[Requirement]
Which lines in the rows below contain the word "brown"? Return each of them.

[Extracted data entries]

--- begin ---

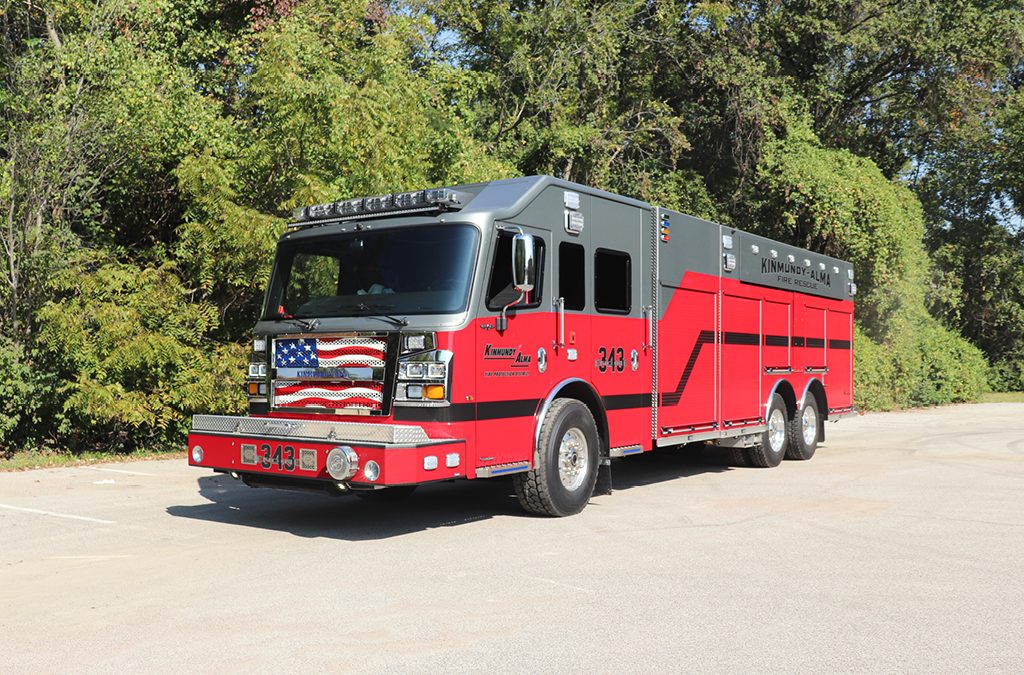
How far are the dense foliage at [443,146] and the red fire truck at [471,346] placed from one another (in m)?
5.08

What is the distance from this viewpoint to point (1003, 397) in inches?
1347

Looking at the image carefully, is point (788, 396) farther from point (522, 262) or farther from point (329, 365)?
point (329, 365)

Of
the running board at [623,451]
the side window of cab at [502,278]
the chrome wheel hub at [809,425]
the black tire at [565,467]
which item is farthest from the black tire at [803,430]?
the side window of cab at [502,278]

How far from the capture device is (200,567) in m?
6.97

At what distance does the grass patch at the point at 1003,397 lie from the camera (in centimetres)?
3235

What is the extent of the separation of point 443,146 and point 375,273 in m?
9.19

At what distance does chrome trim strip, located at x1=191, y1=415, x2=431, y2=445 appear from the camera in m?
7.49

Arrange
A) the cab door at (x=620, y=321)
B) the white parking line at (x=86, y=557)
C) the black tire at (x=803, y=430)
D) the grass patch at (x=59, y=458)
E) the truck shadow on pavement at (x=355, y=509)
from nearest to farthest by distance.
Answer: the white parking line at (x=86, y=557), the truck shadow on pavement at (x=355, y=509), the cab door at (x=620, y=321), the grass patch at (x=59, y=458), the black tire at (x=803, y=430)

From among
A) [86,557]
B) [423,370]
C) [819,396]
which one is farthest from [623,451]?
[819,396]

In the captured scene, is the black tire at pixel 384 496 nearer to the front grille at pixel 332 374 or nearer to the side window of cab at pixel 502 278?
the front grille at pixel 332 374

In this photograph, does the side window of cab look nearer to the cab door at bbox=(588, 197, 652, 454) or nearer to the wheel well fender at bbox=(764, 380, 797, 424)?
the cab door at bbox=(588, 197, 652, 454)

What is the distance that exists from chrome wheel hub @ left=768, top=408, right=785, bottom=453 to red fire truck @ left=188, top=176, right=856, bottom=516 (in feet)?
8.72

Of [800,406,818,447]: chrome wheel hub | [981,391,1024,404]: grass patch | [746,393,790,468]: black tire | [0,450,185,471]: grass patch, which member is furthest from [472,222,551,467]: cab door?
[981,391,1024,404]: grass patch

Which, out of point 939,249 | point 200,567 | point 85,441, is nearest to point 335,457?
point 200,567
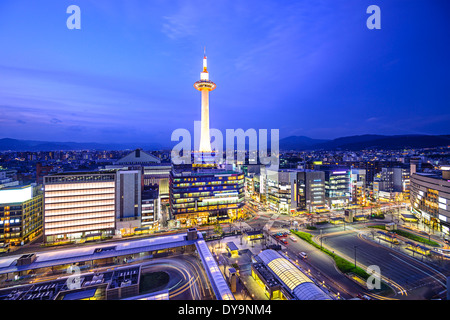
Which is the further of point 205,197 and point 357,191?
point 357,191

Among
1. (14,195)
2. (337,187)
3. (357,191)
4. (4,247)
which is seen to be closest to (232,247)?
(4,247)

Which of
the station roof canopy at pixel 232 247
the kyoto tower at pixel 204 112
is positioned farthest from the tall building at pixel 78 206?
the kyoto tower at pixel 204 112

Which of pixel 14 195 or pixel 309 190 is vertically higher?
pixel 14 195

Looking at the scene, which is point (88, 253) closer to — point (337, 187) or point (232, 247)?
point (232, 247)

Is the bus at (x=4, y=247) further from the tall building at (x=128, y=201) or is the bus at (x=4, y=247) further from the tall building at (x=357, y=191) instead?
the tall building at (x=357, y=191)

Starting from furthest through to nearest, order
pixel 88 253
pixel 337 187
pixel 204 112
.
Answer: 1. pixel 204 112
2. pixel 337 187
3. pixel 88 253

--- end ---
--- begin ---

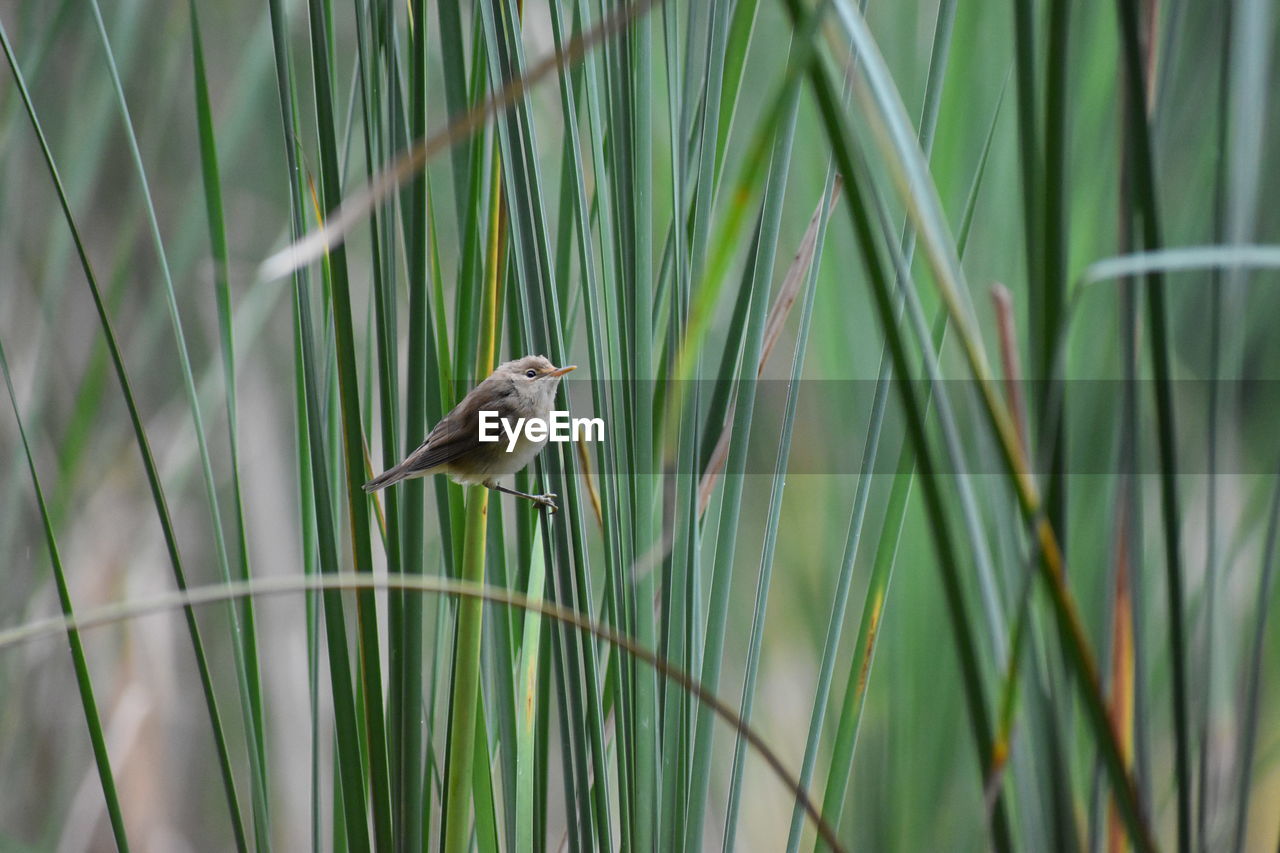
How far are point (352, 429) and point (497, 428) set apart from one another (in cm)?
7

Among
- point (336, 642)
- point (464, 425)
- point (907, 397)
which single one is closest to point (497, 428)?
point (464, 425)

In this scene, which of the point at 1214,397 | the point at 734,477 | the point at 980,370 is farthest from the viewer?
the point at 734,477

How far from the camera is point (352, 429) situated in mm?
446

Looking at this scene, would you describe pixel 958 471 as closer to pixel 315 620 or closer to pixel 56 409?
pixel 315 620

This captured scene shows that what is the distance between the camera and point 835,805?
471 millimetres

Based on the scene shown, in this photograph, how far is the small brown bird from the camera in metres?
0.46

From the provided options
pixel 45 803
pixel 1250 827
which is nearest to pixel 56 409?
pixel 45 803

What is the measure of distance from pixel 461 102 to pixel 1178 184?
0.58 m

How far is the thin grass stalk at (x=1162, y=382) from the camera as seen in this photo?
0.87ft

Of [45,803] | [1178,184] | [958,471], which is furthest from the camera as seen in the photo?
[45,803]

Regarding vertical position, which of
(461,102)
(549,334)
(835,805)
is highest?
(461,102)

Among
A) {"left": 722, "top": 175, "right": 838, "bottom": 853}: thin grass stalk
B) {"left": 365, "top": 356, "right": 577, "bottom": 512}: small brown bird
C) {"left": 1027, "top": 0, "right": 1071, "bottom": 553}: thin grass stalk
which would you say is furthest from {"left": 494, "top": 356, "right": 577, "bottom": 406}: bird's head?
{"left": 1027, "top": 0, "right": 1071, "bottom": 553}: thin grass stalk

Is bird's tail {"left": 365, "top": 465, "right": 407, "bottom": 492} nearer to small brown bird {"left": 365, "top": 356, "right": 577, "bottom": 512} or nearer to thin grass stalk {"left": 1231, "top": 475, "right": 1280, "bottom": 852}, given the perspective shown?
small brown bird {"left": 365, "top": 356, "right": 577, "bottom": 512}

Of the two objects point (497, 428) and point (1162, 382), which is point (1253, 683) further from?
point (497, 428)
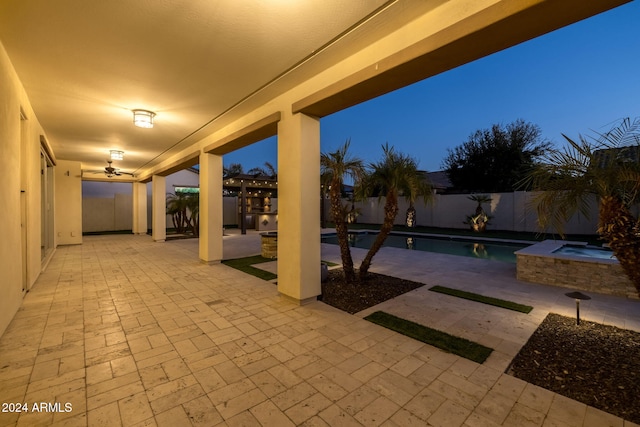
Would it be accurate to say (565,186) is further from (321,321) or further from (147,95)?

--- end ---

[Reply]
Based on the scene shown, in this photograph, how far is the small brown bird from the camera in metres?
B) {"left": 365, "top": 356, "right": 577, "bottom": 512}: small brown bird
Is bird's tail {"left": 365, "top": 465, "right": 407, "bottom": 492} nearer to small brown bird {"left": 365, "top": 356, "right": 577, "bottom": 512} or nearer to thin grass stalk {"left": 1231, "top": 475, "right": 1280, "bottom": 852}, given the perspective shown?
small brown bird {"left": 365, "top": 356, "right": 577, "bottom": 512}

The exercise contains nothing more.